Running for H bb Tagging - dguest/btag2text GitHub Wiki
Running for H->bb Tagging
Producing the training datasets is complicated by the need to reweight data samples, where the reweighting depends on some information about the input files. Specifically, we need to know how many events each file contains before we write out the final training data.
This means there's an additional xsec
(ATLAS jargon for cross-section) file that keeps track of the "metadata" which helps to calculate the weight we give to a given jet. You can look at this file in data/xsec.txt
, it contains records of the form:
RS_G_hh_bbbb_c10_M300 301488 1.3181E-03 1.0000E+00 79800.0
here the entries are: a "short name" to the dataset (which physicists usually understand), a "dataset ID" (a universal identifier), the physical cross-section for the process, the "filter efficiency" (don't worry about it), and the number of events stored in the local file. The last entry is something we have to calculate ourselves, see below.

________________________

_Set of tasks:_
#1 Using the wiki page on H->bb tagging, explain in one to three sentences why the training setup needs an extra xsec file.
#2 Please summarize the wiki page on H->bb tagging in two sentences.
#3 Continue the wiki page on H->bb tagging from the point where it stops.

_Data below:_
________________________

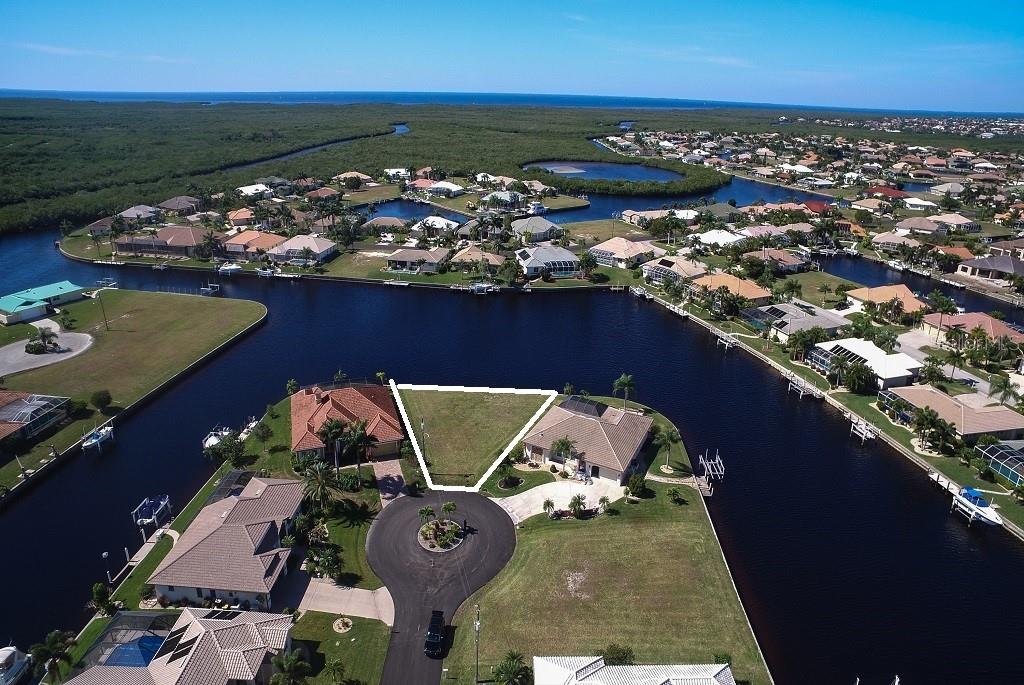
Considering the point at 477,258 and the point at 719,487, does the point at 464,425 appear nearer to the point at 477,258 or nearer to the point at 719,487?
the point at 719,487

________________________

_Outputs in order:_
#1 Producing the training data requires reweighting samples, and that reweighting depends on information about the input files, such as how many events each file contains. The xsec file holds this metadata, which is used to calculate the weight given to each jet.

#2 Making the H->bb training datasets requires reweighting samples, and that depends on information about the input files, such as the number of events each one contains. This metadata is kept in the xsec file at data/xsec.txt, where each record lists a short dataset name, a dataset ID, the cross-section, the filter efficiency, and the number of events in the local file, which has to be calculated.

#3
Running over a subset of the files
Note that if files aren't listed in here, you won't be able to use them for training. This is because we need this metadata to properly reweight the samples. To run over only a subset of all the datasets, run the batch submit script in "test mode", which will build a list of inputs without submitting any jobs.
btag-batch-submit.sh -r inputs/ -t
Where inputs/
is the name of the directory where the ROOT files are stored.
This should produce a text file called root-files.txt
in your current directory. You can thin this out with standard unix utilities, i.e. grep
or awk
. For example, to select only RS graviton (signal) and dijet (background) samples, you can do
cat root-files.txt | egrep '(JZ.W|RS_G)' > root-files.txt.tmp
mv root-files.txt.tmp root-files.txt
Alternatively you can create a new directory which contains simlinks to the datasets you want to use and run the batch submission scripts on that.
Producing "Metadata"
Here metadata refers to the number of events in the file, and other information about data files. To collect this information we run a batch job that produces some diagnostic information alongside the event counts.
btag-batch-submit.sh -s btag-batch-run-fatdists.sh
This will take the existing list of root files and submit a batch job that produce histograms and metadata for all of them. Note that the outputs will be produced in the directory you call this script from, make sure you're currently on a disk with lots of space!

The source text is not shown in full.